=== ENTRIES SHOWN ===
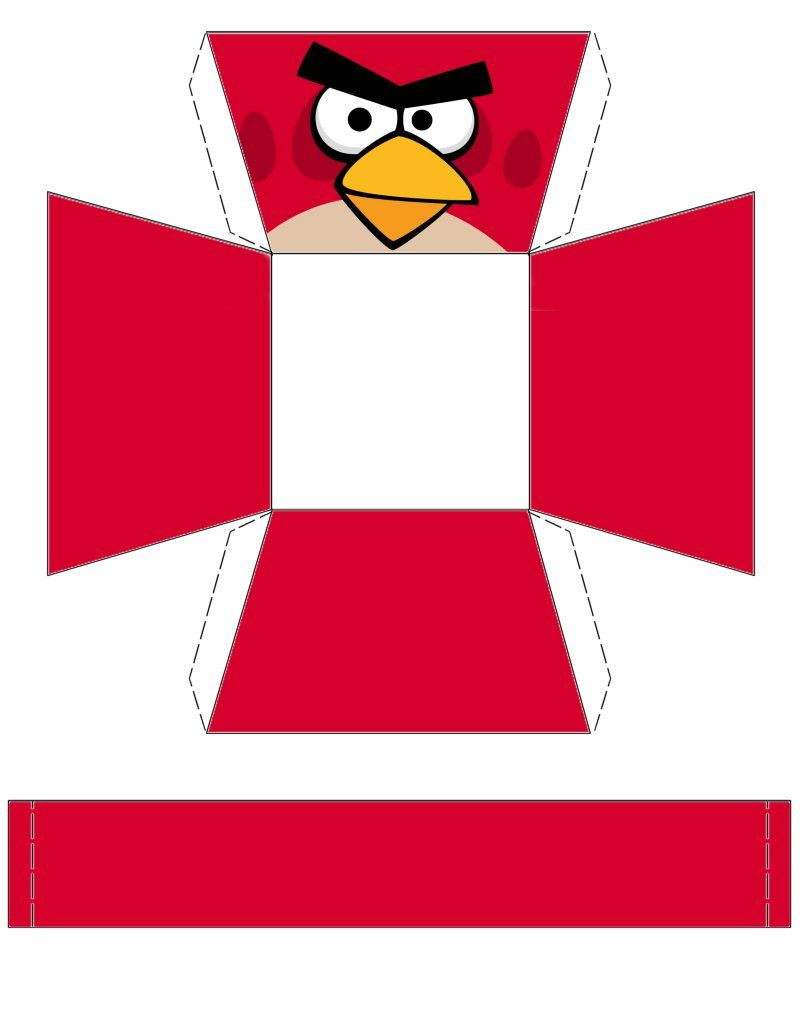 800x1036 Angry Bird Basket Free To Use Amp Free To Share Lt3 Angry Bird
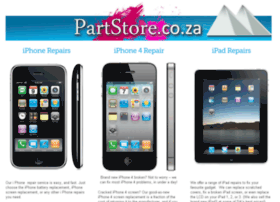 iphonerepairs.partstore.co.za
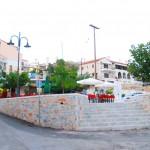 Πλατεία Μαυροβούνι, Λακωνία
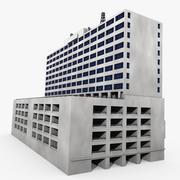 Edificio con estacionamiento modelo 3d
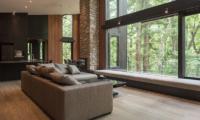 Villa El Cielo Seating | Hakuba, Nagano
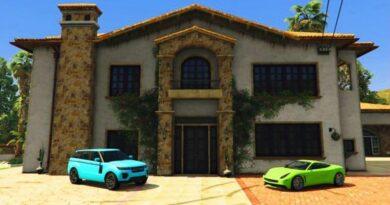[Top 10] Лучшая недвижимость для покупки в GTA 5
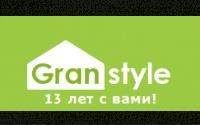 gran_style_logo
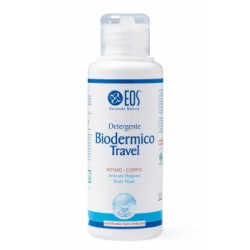 DETERGENTE BIODERMICO TRAVEL 100 ML - EOS -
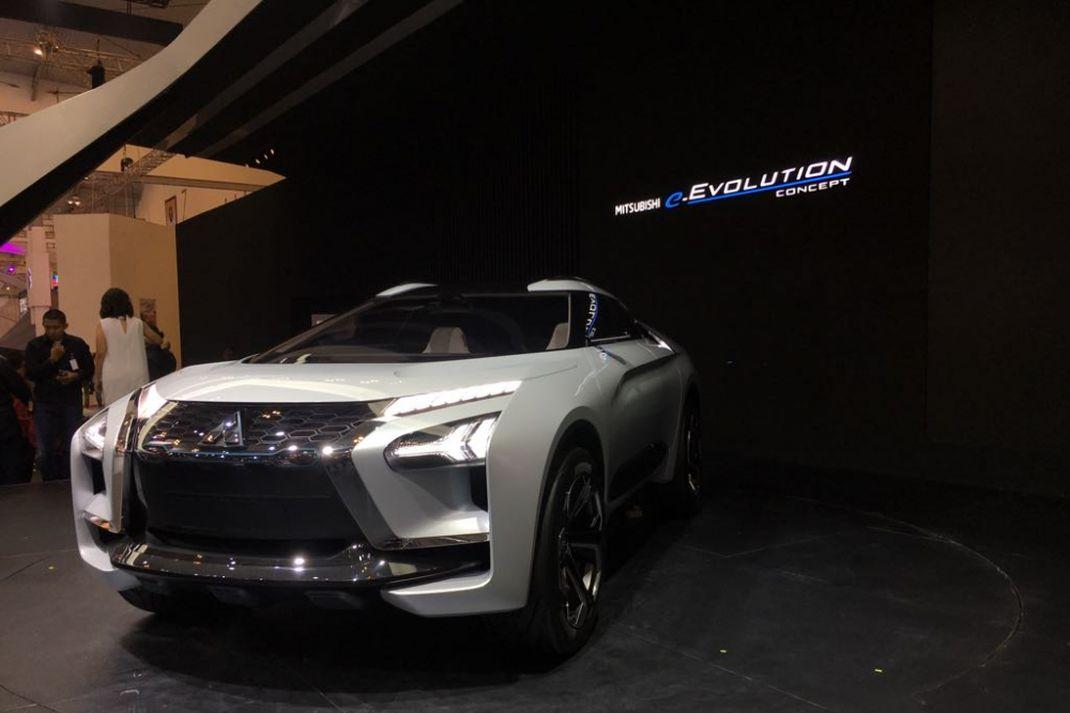 Mitsubishi e-Evolution Concept di Gaikindo Indonesia International Auto Show ( GIIAS) 2018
===
◆ **WHAT THE TASK ASKS**
Write out every record exactly. Leave the pictures out.

◆ **RESPONSE FOR THIS EXERCISE**
 800x1036 Angry Bird Basket Free To Use Amp Free To Share Lt3 Angry Bird
 iphonerepairs.partstore.co.za
 Πλατεία Μαυροβούνι, Λακωνία
 Edificio con estacionamiento modelo 3d
 Villa El Cielo Seating | Hakuba, Nagano
[Top 10] Лучшая недвижимость для покупки в GTA 5
 gran_style_logo
 DETERGENTE BIODERMICO TRAVEL 100 ML - EOS -
 Mitsubishi e-Evolution Concept di Gaikindo Indonesia International Auto Show ( GIIAS) 2018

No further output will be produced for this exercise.